[How to complete this task] Reproduce the passage from the deployment text below, starting at "3. Outline post-implementation" and ending at "hundreds of thousands).".

[Supplied text]
= Beginning of Section =

The distribution list was configured to only accept emails from authenticated users. Mails to the list that come from me get through because I’m logged in. However, the application doesn’t authenticate with Exchange when it sends emails. As a result they were being blocked by Exchange.

Solution

Change the settings on the distribution list so that it will receive emails from non-authenticated users.

Lessons Learned from a Failed Deployment

Last week we were scheduled to replace a critical component in a complex, mission-critical hospital system. About two-thirds of the way through the deployment, it became clear that I had missed something during the preparatory work for the change (security, always check security). Additional work would be needed before we could complete the upgrade, and it was very likely that we wouldn’t finish the deployment on time…

Lessons from Previous Implementation Projects

Given the critical nature of this change, experience told us that we needed to do things “properly”. Previous experience suggested that we needed to:

  1. Test the new solution thoroughly (we put 2,000,000 transactions through the new component and compared the results to the old solution).
  2. Write a sufficiently detailed implementation plan
    1. Include prep-work required prior to implementation
    2. Include enough detail so you don’t have to think during implementation. This helps under pressure, and ensures that energy is available to tackle the unexpected.
    3. Outline post-implementation work required
  3. Test the implementation plan (This was not possible for us due to differences between our test and live environments. Rectifying this would cost £ hundreds of thousands).
  4. Write a sufficiently detailed roll-back plan
  5. Test the roll-back plan (Again, not possible).
  6. Keep users and stakeholders informed… allowing plenty of time for them to make necessary arrangements for down-time.

= End of Section =

[Collected data entries]
= Beginning of Section =

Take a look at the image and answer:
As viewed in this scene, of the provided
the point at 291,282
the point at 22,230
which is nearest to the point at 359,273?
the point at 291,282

= End of Section =

[Final answer]
3. Outline post-implementation work required
  3. Test the implementation plan (This was not possible for us due to differences between our test and live environments. Rectifying this would cost £ hundreds of thousands).